The standard Kh-29L missile has a range of about 10 km, the modernized Kh-29 ML “flies” somewhat further.

There is another modification of this missile (X-29T), equipped with a Tubus-2 television guidance system.

From the Second World War, millions of different weapons remained, and not all of them were melted down or on the dusty shelves of arsenals. The unit continued its war, only in the hands of other soldiers.

We have written more than once about Soviet weapons, which still serve their new owners, but German models have also been distributed throughout the world. In its material, the site took a closer look at weapons from the Wehrmacht era, which are now used in Syria.

StG 44

During World War II, StG 44 assault rifles were used mainly by elite SS units. At that time, the weapon was considered advanced, and indeed the StG 44 was the first weapon in its class to be mass-produced. In total, about 450 thousand of these machines were produced.

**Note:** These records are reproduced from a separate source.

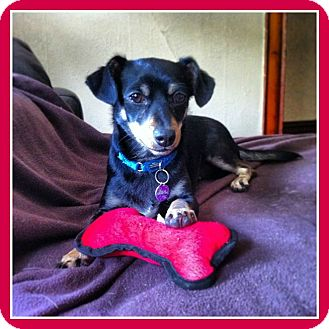 Chihuahua/Dachshund Mix Puppy for adoption in Bridgeton, Missouri - Ozzy-Adoption pending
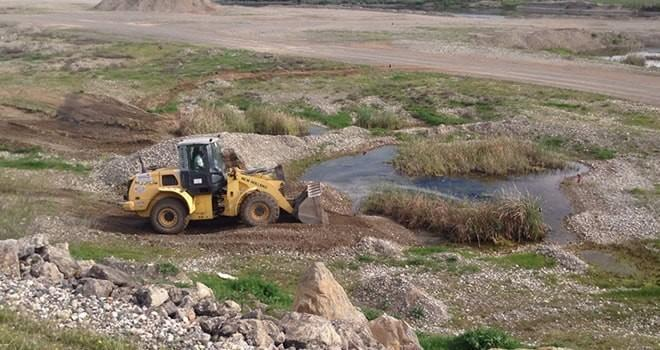 Büyükşehir Belediyesi vektörle mücadeleye devam ediyor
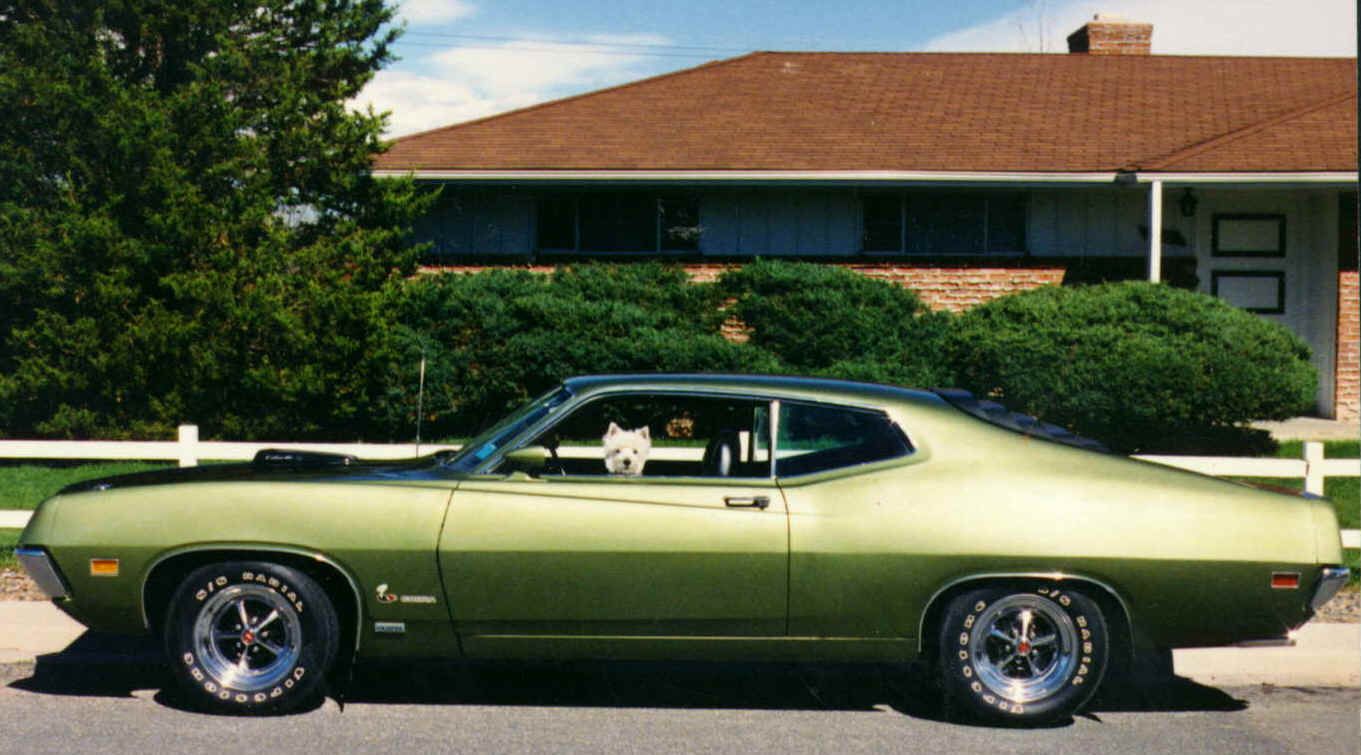 Ford torino photo - 2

Terrorists from StG 44, Syria. flickr.com

Most of these weapons came from Czechoslovakia in 1950-1965. Moreover, for a short time this assault rifle released in Turkey.

Honor guard with StG-44, Czechoslovakia. Photo: axishistory.com

The rifle could be equipped with optical and infrared sights. Among the shortcomings - heavy weight weapons (5.2 kg), an easily deformable receiver and a stock, the fastening of which could break in hand-to-hand combat.


A militant fires from StG 44, Syria. Image: youtube.com

As an advantage, one can note the accuracy when firing single shots. However, the bursts also worked well: on a target with a diameter of 11.5 cm at a distance of 100 m, more than half of the bullets fit into a circle with a diameter of 5.4 cm.

Wehrmacht light howitzer

The light howitzer le.F.H.18M could well have been used in the Battle of Stalingrad or any other fierce battle during the Great Patriotic War Patriotic War. This gun is a modernized version of the light howitzer le.F.H.18, which participated in Wehrmacht companies from the first days of World War II, but it had disadvantages, for example, a relatively short firing range.


Production modernized version started in 1940. The Germans created specially for shooting at maximum range high-explosive fragmentation projectile 10.5 cm FH Gr Fern weighing 14.25 kg (TNT weight - 2.1 kg). When firing with charge No. 6 starting speed was 540 m/s, and the firing range was 12,325 m.


A total of 6,933 such guns were produced. During modernization, it was not possible to get rid of one serious drawback - heavy weight. To solve this issue, the barrel of the le.F.H.18M howitzer was placed on a 75-mm carriage anti-tank gun Cancer 40. The resulting “hybrid” was adopted under the designation le.F.H.18/40. The new gun weighed almost a quarter ton less in firing position.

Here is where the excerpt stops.